The group walked across the Edmund Pettus Bridge, which is named after a Grand Wizard of the KKK. "This shocked everyone in our group," said Adam Rosenzweig. "We all knew the name of the bridge, but we didn’t know who it was named for. It’s a powerful and not uncommon symbol of the centrality of white supremacy in Alabama."
"I’d like to think I would have been part of the freedom fighters, willing to risk my life for equal voting rights," said Claire Veuthey, (left). "But I’m not that brave. I’m pushing myself to consider: what’s the analogy today? What’s the injustice we’re too timid to call out, too frightened to push back against?"
"I still will never comprehend the full extent of the injustice and ongoing plight that exists for people of color," said John Gribowich, left. "I can only try my best each day to be a bit more empathetic and challenge how I am selflessly using my white privilege for the betterment of society."
Rawlings was among a group of six students in the MBA for Executives program who traveled to Alabama to connect the history of racial injustice in America to the present day. Rawlings was joined by Adam Rosenzweig, John Gribowich, a priest who made the same trip last year, Alexei Greig, Claire Veuthey, and Suprita Makh, all EMBA 19.

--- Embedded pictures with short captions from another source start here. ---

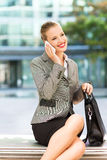Businesswoman sitting on bench outdoors Stock Image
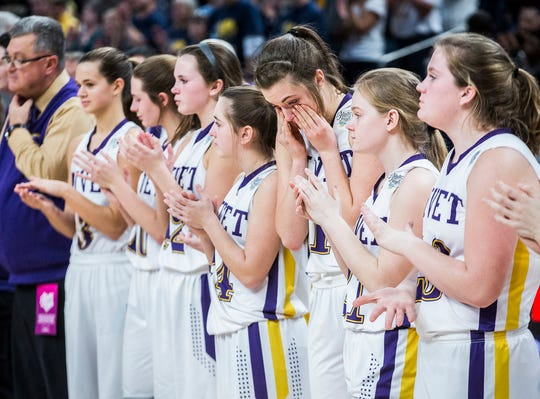 Vincennes Rivet reacts after losing to Marquette Catholic 57-36 in their state final game at Bankers Life Fieldhouse Saturday, Feb. 23, 2019.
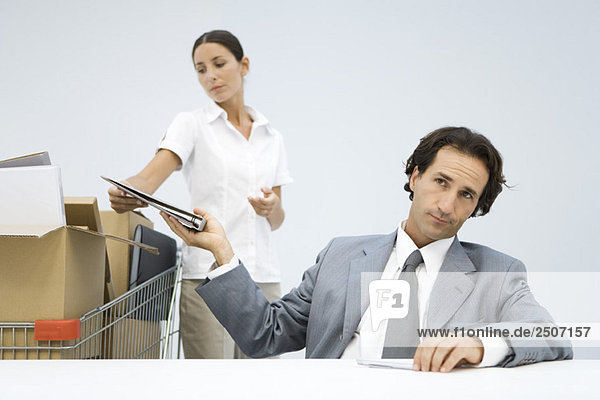 Man handing binder back to assistant  shopping cart full of boxes nearby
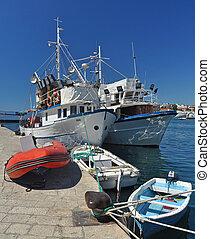 fishing boats - two big and three small fishing boats ...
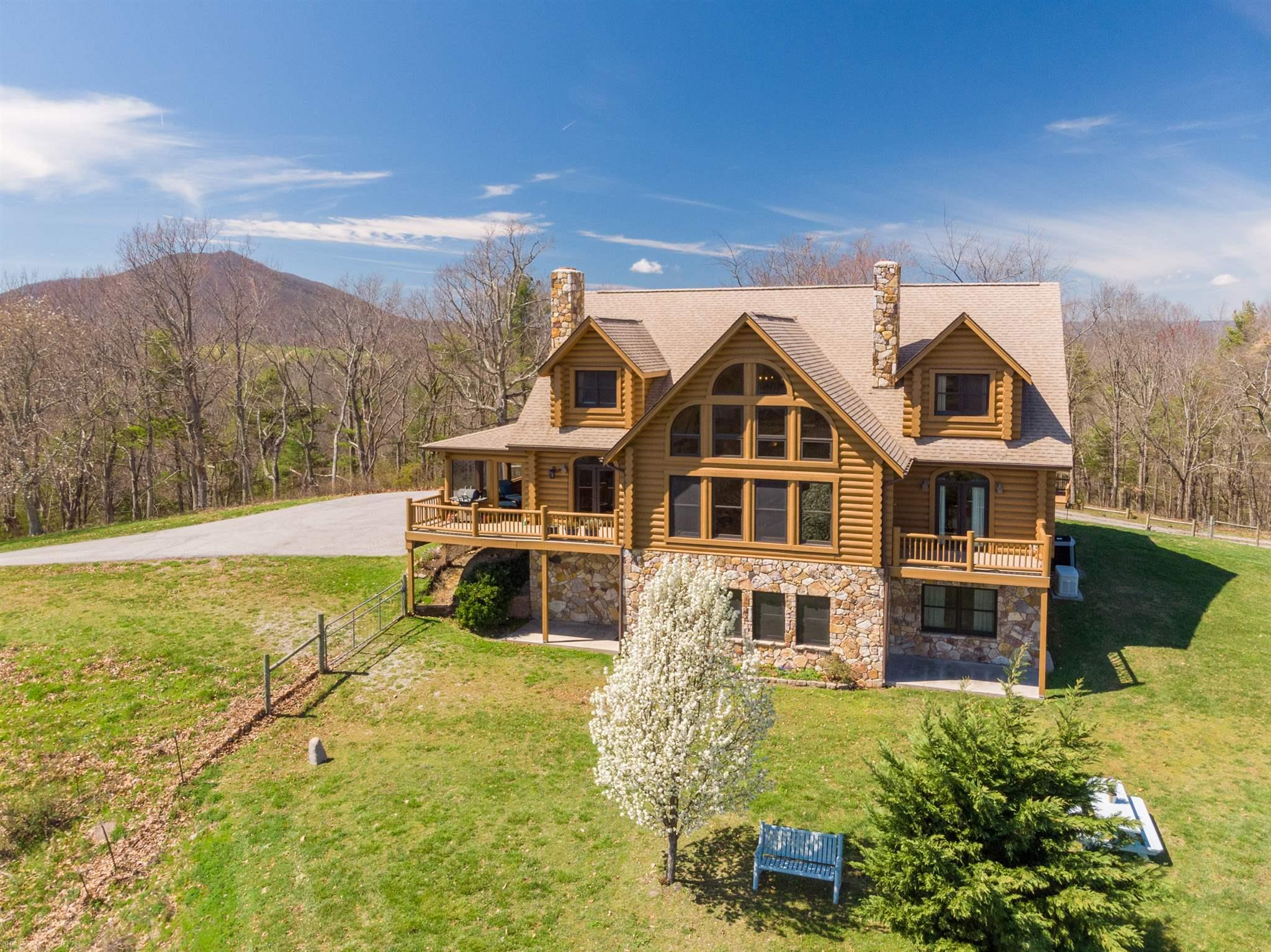 This stunning custom built 5 bedroom 4 1/2 bath log home situated on 65 acres is an outdoor enthusiast's dream come true! Enjoy magnificent 360 degree views of the beautiful Blue Ridge Mountains while you escape to the peace and quiet and rustic elegance this exquisite home offers. The gourmet kitchen boasts custom cabinets, Viking appliances, gas range, impeccable granite countertops, and enormous walk-in pantry.  The master bedroom is an owner's sanctuary & features a spacious en-suite bath with spa shower & tub, large walk-in closet, separate sitting room, and its own fireplace. Sit back & relax with a good book in the main floor library while sitting next to a roaring fire or watch your favorite movie in your own private theater room. Enjoy stunning views with your morning coffee from your own private deck, your favorite hobby in the huge detached double garage, an evening hiking down to the creek or to the two-stall barn to check on the resident alpacas. Showings by appointment.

In Montgomery, the group visited the National Memorial for Peace and Justice, also called the lynching memorial, which opened in 2018 and was built by the the non-profit Equal Justice Initiative. They toured the City of Saint Jude Parish and the Dexter Avenue King Memorial Baptist Church, the first church where Martin Luther King Jr. served as pastor. After visiting the Lowndes Interpretive Center (in 1965, 80% of residents in Lowndes were African-American and not a single one was registered to vote), they walked across the Edmund Pettus Bridge in Selma, the scene of the stand-off between the marchers for voting rights and law enforcement on Bloody Sunday in 1965.